The other morning, while listening to the oral argument in Patchak v. Zinke, I was struck with the sense of deja vu.
“I look at statutory history,” announced Justice Sonia Sotomayor in the midst of a lengthy question to one of the attorneys. Hadn’t I heard this before?
I hopped on Westlaw and, sure enough, Sotomayor said much the same thing a week earlier during the oral argument in Artis v. District of Columbia. From the transcript:
JUSTICE SOTOMAYOR: Well, my problem is that I look at statutory history; not legislative history, statutory history.
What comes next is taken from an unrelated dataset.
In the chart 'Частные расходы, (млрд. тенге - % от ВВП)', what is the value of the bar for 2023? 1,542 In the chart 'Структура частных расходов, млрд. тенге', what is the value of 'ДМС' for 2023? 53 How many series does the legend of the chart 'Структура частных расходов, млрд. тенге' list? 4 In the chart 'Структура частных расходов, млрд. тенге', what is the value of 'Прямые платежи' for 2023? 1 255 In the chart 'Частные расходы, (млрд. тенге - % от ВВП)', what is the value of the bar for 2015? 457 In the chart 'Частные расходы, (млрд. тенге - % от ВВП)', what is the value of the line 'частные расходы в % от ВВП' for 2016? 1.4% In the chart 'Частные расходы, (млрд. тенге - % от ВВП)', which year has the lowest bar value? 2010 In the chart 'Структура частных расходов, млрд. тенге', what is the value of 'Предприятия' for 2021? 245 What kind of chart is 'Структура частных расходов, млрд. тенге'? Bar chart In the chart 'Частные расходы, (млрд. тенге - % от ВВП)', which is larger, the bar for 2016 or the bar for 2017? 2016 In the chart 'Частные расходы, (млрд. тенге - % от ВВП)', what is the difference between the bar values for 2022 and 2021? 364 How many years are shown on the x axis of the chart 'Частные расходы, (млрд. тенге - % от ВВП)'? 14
And the statutory history is that the ALI report set forth a very clear grace period. (emphasis added)
Here again, Sotomayor announced her interest in “statutory history,” while also taking pains to emphasize that she was not embracing reliance upon “legislative history.”
For what it’s worth, the phrases “legislative history” and “statutory history” both appear with some frequency in oral argument transcripts, but I could not find any other instance in which a justice made an effort to distinguish the two. The same is true for Supreme Court opinions, as far as I can tell.
In some lower court opinions, however, there is a distinction drawn between statutory history and legislative history. Specifically, the former is understood as the drafting or revision history of the relevant statutory text, whereas the latter includes explanatory statements by legislators, floor debates and the like. By some accounts, statutory history is a subset of legislative history.
Some commentators see the two as equally probative of statutory meaning, whereas others would argue that the former is more objective and less prone to manipulation than the latter. Whereas relying upon legislative history can be characterized as looking out on a crowd and picking out your friends, statutory history is not subject to the same critique. Perhaps this is why Sotomayor felt the need to draw the distinction. I will be curious whether this distinction is drawn in a future Sotomayor opinion.